Loricariids generally feed by scraping algae, small invertebrates, and organic sediments from substrates [3], although it does not appear that feeding ecology has been very well researched for loricariids and aquarists note that some species can take molluscs and crustaceans (e.g. Acanthicus adonis). The suctorial mouth seems like an ideal method for handling shelled prey, although the 'molluscivorous loricariid' clade has also evolved prehensile 'barbels' (perhaps better referred to as tentacles) to aid in this feeding. Teeth in that clade are stronger and more molar-like than those of extant loricariids, but differ surprisingly little overall as their large size is sufficient in taking most prey. 

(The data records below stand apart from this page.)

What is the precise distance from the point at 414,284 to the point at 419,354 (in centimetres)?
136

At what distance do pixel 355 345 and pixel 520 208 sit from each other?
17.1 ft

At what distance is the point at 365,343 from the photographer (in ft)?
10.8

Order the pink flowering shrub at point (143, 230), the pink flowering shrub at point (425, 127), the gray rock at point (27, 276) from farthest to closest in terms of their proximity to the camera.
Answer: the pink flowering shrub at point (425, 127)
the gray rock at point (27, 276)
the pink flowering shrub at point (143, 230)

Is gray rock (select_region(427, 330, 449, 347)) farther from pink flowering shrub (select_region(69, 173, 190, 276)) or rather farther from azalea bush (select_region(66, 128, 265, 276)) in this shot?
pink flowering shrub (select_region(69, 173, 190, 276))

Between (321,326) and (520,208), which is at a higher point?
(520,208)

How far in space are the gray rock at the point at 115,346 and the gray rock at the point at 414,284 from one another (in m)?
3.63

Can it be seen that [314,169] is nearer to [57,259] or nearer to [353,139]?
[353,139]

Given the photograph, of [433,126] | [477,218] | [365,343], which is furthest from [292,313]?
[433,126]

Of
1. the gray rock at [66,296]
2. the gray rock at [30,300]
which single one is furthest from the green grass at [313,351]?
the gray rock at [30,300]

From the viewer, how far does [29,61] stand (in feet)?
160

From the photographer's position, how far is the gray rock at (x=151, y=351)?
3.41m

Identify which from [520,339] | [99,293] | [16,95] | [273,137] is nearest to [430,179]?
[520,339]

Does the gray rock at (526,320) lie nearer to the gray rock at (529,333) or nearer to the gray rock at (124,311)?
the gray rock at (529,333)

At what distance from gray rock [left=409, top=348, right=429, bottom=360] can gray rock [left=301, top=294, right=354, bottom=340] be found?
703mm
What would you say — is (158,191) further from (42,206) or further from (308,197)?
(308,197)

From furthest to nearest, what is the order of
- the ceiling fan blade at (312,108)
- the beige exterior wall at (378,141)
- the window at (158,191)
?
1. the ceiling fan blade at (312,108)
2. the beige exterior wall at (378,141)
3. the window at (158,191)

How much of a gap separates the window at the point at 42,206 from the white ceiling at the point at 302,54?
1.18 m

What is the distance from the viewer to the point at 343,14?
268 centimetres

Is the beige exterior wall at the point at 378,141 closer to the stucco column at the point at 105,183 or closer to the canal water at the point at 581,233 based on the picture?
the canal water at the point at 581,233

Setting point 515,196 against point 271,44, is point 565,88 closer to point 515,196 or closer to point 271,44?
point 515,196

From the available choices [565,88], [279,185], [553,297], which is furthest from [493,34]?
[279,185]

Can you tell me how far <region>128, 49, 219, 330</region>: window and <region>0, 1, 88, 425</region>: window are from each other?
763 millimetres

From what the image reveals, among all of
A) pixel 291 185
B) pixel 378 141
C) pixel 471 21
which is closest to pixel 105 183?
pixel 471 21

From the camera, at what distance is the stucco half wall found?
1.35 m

[1] Hoover, Jan Jeffrey, et al. (2004). Suckermouth Catfishes: Threats to Aquatic Ecosystems of the United States? ANSRP Bulletin 04(1). Available.


[2Quevedo, Rodrigo and Reis, Roberto E. (2002). Pogonopoma obscurum: A New Species of Loricariid Catfish (Siluriformes: Loricariidae) from Southern Brazil, with Comments on the Genus PogonopomaCopeia 2002, 402-410. Citing Schaefer, 1986.


[3] Nico, Leo G. et al. (2009). Non-Native Suckermouth Armored Catfishes in Florida: Description of Nest Burrows and Burrow Colonies with Assessment of Shoreline Conditions. ANSRP Bulletin, Vol 9(1). Available.